Horrible Histories
- The former front cover of the Horrible Histories special France
- Author: Terry Deary, Peter Hepplewhite, Neil Tonge
- Illustrator: Martin Brown, Philip Reeve, Mike Phillips
- Cover artist: Martin Brown, Philip Reeve, Kate Sheppard
- Language: English
- Subject: Civilisations, nations, periods, and various cities throughout history
- Genre: Children's, history
- Publisher: Scholastic
- Publication date: 1993–2013
- Publication place: United Kingdom

= Horrible Histories (book series) =

Historical book series by Terry Deary and Peter Hepplewhite

Horrible Histories is a series of illustrated history books published in the United Kingdom by Scholastic, and part of the Horrible Histories franchise. The books are written by Terry Deary, Peter Hepplewhite, and Neil Tonge, and illustrated by Martin Brown, Mike Phillips, Philip Reeve, and Kate Sheppard.

The first titles in the series, The Terrible Tudors and The Awesome Egyptians, were published in June 1993. As of 2011, with more than 60 titles, the series had sold over 25 million copies in over 30 languages. The books have had tie-ins with newspapers such as The Daily Telegraph, as well as audio-book tie-ins distributed with breakfast cereals.

==History==

=== Inspiration ===
Terry Deary's involvement with the Horrible Histories series began with his background in drama college and subsequent work as an actor-teacher with the TIE company in Wales. He transitioned into theatre direction and playwriting for children, some of which formed the basis for the later Horrible Histories book series.

■ **GIVEN TASK 1**
Rewrite the Horrible Histories passage, beginning at the words "Historical book series" and stopping after "with breakfast cereals.", with "breakfast cereals" changed to "cereal boxes".
■ **GIVEN TASK 2**
According to the Horrible Histories passage, in what month and year were the first titles in the series published?
■ **GIVEN TASK 3**
Please carry on the Horrible Histories passage from its last sentence.

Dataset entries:
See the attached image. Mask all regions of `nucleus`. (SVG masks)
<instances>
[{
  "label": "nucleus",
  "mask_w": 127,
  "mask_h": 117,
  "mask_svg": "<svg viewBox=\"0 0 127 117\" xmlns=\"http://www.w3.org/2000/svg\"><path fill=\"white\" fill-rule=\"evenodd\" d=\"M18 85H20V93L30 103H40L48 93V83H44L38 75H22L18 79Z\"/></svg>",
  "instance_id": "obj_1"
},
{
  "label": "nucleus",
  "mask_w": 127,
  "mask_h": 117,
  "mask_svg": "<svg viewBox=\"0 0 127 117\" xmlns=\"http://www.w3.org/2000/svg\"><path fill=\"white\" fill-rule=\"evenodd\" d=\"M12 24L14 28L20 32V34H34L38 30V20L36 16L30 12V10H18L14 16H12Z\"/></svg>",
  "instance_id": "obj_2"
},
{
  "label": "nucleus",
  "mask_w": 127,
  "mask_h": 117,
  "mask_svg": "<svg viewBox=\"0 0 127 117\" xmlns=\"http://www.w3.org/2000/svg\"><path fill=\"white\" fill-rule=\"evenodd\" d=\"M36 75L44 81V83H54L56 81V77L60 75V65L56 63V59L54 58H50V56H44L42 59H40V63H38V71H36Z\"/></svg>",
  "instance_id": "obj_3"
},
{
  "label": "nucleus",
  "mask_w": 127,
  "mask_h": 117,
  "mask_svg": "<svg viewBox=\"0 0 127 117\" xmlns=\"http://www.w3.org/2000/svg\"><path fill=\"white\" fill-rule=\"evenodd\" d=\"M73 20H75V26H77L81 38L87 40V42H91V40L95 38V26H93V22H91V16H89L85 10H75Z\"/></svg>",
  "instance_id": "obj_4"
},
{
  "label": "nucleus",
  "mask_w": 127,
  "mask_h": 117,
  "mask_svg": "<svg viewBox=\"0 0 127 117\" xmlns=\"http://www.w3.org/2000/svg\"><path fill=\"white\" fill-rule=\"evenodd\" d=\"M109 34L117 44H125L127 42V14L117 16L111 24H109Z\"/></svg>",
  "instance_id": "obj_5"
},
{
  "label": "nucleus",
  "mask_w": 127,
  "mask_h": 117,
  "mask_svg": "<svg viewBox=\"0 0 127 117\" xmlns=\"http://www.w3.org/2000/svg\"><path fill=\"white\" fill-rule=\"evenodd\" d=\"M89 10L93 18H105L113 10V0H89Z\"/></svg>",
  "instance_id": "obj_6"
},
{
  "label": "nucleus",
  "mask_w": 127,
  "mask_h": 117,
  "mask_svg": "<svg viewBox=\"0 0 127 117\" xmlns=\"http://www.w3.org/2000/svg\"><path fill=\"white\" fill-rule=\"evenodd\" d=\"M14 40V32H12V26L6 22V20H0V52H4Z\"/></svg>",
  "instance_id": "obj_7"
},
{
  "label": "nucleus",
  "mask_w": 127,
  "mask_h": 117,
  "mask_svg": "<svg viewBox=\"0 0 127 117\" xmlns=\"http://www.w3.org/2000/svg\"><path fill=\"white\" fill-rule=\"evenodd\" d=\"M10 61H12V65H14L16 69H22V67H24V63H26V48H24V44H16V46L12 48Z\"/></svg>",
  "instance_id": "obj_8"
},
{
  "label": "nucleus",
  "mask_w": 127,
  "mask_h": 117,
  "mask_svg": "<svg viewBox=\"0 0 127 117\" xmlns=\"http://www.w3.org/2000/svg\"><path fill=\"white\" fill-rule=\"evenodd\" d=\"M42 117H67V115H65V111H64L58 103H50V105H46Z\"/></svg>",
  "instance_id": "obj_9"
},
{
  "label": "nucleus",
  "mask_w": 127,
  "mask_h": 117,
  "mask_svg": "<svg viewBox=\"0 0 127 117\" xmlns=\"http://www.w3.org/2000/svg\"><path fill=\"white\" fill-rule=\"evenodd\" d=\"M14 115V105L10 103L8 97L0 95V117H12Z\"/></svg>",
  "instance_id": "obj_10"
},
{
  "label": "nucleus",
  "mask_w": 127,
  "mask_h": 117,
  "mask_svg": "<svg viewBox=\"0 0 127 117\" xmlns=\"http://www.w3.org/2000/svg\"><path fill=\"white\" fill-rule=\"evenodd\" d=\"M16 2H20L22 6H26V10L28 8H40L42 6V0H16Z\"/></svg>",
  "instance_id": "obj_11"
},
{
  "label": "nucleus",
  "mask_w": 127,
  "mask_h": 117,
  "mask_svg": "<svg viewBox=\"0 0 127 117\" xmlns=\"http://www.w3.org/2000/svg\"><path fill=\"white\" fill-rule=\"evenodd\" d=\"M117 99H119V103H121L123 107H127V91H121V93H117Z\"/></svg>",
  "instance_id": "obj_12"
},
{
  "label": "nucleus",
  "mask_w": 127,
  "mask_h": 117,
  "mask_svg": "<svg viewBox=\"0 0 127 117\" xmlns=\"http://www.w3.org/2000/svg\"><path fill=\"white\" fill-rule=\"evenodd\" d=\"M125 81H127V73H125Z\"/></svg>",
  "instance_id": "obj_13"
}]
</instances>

---

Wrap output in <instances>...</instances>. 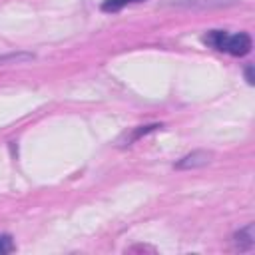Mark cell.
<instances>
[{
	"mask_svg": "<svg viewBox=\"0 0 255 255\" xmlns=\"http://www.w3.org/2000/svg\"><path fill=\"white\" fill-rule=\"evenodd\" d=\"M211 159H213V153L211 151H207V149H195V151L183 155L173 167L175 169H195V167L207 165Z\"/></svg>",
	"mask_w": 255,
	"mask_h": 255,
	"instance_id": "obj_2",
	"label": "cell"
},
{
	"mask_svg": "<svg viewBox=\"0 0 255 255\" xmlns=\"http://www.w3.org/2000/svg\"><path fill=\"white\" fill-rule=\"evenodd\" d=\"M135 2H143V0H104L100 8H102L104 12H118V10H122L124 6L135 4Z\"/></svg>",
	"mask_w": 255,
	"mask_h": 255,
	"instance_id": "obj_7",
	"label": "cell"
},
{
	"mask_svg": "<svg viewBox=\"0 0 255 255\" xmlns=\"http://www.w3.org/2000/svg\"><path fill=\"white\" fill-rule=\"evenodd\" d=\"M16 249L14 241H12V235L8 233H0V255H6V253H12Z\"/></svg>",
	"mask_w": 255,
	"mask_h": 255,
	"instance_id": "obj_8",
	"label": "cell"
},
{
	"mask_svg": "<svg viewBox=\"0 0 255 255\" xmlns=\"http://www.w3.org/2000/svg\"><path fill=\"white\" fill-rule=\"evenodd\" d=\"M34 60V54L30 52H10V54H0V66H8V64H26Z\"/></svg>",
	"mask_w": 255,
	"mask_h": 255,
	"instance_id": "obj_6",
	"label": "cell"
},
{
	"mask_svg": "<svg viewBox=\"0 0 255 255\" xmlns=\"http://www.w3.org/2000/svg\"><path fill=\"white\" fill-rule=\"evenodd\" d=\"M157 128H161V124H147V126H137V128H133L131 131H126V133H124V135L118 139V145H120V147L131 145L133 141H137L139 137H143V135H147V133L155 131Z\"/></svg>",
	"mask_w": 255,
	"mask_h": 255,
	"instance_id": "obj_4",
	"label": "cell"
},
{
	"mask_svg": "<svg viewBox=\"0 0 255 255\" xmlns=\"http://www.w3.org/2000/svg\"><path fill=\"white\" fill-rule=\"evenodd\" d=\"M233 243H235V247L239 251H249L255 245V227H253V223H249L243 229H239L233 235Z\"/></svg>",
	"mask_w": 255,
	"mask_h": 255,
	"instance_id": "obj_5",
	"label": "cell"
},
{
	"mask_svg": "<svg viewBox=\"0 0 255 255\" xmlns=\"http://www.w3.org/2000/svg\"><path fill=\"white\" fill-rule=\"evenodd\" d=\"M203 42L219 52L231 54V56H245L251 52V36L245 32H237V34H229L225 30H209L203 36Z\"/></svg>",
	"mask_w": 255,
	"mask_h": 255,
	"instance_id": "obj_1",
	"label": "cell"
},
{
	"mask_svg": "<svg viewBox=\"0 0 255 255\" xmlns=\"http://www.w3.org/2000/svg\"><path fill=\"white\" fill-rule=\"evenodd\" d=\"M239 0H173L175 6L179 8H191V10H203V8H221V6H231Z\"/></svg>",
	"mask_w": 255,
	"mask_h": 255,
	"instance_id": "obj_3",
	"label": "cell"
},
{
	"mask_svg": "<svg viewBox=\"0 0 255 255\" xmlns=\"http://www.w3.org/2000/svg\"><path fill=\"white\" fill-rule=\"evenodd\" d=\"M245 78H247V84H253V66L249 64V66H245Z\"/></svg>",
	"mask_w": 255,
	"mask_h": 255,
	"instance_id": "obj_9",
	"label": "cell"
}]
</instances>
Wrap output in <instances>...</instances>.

* * *

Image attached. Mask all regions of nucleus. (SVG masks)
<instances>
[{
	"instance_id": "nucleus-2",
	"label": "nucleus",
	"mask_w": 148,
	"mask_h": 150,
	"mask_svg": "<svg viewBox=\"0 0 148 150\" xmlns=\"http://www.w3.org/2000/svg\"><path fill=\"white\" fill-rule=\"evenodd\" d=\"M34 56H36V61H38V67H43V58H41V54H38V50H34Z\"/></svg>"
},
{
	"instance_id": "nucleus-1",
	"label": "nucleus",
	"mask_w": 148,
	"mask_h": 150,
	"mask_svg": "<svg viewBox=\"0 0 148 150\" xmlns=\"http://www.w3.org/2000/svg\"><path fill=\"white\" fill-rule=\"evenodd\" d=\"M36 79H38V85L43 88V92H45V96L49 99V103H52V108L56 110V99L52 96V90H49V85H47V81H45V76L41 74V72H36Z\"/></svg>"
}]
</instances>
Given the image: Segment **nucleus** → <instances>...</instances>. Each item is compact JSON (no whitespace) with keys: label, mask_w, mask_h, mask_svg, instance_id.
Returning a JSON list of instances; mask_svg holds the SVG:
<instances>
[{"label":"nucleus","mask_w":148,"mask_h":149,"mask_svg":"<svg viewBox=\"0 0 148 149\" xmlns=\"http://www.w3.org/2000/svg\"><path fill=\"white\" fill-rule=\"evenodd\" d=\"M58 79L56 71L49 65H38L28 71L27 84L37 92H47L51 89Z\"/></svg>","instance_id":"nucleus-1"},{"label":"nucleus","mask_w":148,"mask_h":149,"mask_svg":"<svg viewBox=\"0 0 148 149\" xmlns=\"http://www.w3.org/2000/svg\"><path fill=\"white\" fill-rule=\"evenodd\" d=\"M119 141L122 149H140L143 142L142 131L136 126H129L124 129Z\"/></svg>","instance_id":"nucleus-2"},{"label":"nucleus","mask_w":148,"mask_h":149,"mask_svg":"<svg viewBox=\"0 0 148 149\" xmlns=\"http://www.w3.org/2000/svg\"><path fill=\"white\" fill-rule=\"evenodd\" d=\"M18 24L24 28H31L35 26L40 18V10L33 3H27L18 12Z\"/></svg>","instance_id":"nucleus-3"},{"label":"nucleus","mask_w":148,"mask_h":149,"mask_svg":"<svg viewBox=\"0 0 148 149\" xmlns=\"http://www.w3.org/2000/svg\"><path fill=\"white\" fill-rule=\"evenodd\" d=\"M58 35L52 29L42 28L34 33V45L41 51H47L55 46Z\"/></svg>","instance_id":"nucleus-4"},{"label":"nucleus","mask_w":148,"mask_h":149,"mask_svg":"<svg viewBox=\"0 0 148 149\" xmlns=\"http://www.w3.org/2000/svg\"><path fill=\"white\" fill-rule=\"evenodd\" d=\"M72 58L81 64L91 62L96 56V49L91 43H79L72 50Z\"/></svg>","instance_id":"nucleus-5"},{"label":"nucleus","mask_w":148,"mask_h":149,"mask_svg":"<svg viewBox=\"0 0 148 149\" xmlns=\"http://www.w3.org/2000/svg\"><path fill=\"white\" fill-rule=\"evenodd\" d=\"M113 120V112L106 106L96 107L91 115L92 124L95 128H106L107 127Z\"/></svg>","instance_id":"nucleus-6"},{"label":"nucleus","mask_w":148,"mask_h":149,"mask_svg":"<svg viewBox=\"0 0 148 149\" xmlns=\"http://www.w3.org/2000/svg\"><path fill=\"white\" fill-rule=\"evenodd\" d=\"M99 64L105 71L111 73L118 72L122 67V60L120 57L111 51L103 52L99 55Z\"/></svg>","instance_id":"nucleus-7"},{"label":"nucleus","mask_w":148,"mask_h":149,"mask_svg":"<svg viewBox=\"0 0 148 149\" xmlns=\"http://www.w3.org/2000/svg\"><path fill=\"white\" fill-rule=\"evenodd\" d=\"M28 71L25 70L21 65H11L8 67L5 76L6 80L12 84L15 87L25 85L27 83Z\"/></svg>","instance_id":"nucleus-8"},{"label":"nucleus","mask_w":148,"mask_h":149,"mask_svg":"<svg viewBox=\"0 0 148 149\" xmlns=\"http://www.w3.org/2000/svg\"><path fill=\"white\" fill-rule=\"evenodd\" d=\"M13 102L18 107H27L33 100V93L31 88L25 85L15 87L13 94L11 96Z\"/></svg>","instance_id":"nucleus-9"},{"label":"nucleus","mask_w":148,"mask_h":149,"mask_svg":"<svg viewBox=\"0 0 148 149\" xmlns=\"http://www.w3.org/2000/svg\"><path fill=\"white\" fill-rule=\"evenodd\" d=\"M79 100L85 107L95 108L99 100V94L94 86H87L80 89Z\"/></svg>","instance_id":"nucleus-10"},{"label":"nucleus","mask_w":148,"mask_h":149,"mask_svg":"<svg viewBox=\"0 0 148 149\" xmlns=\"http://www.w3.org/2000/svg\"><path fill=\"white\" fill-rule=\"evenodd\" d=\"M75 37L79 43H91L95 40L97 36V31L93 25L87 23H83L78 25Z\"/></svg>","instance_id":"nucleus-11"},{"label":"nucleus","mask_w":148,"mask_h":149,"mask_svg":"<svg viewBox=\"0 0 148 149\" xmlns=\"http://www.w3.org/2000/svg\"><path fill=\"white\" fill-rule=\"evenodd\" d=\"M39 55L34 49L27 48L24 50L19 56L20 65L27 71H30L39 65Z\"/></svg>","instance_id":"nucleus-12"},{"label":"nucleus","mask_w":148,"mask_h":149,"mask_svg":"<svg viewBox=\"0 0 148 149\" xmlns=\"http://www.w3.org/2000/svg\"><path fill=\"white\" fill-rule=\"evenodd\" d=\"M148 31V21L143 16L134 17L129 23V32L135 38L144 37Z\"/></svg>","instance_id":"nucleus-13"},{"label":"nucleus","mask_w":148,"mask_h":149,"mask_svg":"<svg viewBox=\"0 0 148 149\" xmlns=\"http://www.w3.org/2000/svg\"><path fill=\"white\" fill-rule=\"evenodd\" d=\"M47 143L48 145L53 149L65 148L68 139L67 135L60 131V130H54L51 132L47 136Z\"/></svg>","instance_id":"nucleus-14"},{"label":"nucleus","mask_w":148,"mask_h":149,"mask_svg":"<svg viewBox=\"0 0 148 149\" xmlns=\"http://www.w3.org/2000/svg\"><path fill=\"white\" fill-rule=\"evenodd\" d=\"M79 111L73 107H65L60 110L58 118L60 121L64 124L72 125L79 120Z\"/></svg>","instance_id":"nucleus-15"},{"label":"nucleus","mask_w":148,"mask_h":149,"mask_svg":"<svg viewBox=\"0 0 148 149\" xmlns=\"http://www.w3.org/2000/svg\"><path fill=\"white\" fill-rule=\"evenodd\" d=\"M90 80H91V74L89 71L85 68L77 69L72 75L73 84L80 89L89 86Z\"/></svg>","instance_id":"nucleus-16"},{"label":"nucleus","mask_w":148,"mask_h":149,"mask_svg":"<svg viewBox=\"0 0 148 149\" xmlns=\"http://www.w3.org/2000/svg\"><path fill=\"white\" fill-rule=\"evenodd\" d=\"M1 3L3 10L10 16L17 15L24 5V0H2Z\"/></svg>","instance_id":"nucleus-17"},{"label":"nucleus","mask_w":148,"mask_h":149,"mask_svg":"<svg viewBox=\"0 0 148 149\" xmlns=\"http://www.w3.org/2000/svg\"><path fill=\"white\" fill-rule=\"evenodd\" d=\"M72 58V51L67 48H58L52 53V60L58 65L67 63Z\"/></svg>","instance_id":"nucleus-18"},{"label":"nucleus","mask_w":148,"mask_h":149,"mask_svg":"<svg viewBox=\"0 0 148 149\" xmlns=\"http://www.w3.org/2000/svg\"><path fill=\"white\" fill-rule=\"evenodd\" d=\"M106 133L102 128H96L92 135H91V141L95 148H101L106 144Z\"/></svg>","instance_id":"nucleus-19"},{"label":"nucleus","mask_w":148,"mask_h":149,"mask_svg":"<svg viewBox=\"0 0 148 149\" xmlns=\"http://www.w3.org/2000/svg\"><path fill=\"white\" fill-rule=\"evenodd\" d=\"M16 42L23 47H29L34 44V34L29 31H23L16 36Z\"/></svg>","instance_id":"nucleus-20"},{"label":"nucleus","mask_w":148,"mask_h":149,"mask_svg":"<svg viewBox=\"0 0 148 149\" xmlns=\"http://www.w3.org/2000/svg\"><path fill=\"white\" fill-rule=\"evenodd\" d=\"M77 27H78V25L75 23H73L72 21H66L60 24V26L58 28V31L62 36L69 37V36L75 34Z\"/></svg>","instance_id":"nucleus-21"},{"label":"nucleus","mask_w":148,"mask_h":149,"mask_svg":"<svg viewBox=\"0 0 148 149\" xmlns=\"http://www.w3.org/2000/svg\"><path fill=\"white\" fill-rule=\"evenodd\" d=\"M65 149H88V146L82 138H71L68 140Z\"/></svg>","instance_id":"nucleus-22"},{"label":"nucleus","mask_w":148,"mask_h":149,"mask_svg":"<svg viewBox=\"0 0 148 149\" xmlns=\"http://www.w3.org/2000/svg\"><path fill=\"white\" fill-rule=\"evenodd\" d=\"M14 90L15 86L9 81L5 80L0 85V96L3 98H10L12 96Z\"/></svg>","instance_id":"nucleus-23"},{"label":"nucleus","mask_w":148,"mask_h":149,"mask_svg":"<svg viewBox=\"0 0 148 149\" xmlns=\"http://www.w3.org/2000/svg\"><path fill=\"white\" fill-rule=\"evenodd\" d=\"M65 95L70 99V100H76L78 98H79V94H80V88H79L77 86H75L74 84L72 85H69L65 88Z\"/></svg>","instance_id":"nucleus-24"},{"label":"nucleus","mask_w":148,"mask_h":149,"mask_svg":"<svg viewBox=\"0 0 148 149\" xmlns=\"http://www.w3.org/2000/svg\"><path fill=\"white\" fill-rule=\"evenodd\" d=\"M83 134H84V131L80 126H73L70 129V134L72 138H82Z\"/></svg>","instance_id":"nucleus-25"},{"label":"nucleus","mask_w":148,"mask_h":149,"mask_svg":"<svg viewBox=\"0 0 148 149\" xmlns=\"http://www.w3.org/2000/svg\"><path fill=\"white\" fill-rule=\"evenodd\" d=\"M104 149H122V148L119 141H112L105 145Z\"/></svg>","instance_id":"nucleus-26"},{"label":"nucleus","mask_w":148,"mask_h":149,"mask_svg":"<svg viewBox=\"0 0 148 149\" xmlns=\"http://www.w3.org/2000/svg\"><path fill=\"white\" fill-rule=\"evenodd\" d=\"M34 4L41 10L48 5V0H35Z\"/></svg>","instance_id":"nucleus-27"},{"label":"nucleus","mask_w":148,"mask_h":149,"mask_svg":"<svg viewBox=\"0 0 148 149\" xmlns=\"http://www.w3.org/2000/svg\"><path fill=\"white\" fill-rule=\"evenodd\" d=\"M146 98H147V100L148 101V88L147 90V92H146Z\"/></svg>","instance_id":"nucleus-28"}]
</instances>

■ **EXERCISE RESULT 1**
Historical book series by Terry Deary and Peter Hepplewhite

Horrible Histories is a series of illustrated history books published in the United Kingdom by Scholastic, and part of the Horrible Histories franchise. The books are written by Terry Deary, Peter Hepplewhite, and Neil Tonge, and illustrated by Martin Brown, Mike Phillips, Philip Reeve, and Kate Sheppard.

The first titles in the series, The Terrible Tudors and The Awesome Egyptians, were published in June 1993. As of 2011, with more than 60 titles, the series had sold over 25 million copies in over 30 languages. The books have had tie-ins with newspapers such as The Daily Telegraph, as well as audio-book tie-ins distributed with cereal boxes.

■ **EXERCISE RESULT 2**
June 1993

■ **EXERCISE RESULT 3**
The concept for Horrible Histories emerged when Deary's publisher introduced him to the idea. Despite concerns about his historical knowledge, given he had already authored 50 children's novels, the publisher offered factual content to complement his humour. Deary recalled, "The publishers originally asked for a joke book with a history theme. They said, 'Put in a few interesting facts to break up the jokes because some of your jokes are very bad.' And when I looked at the facts, I found they were much more interesting than the jokes. So we ended up with a fact book with jokes. We created a new genre."

=== Development ===
Blitzed Brits, the fifth book in the series, coincided with the 50th anniversary of VE Day in 1995, unexpectedly reaching bestseller lists. This milestone prompted the creation of Woeful Second World War in September 1999, to provide a more balanced portrayal of the Second World War by delving into the wartime experiences of France, Poland, Germany, and Russia.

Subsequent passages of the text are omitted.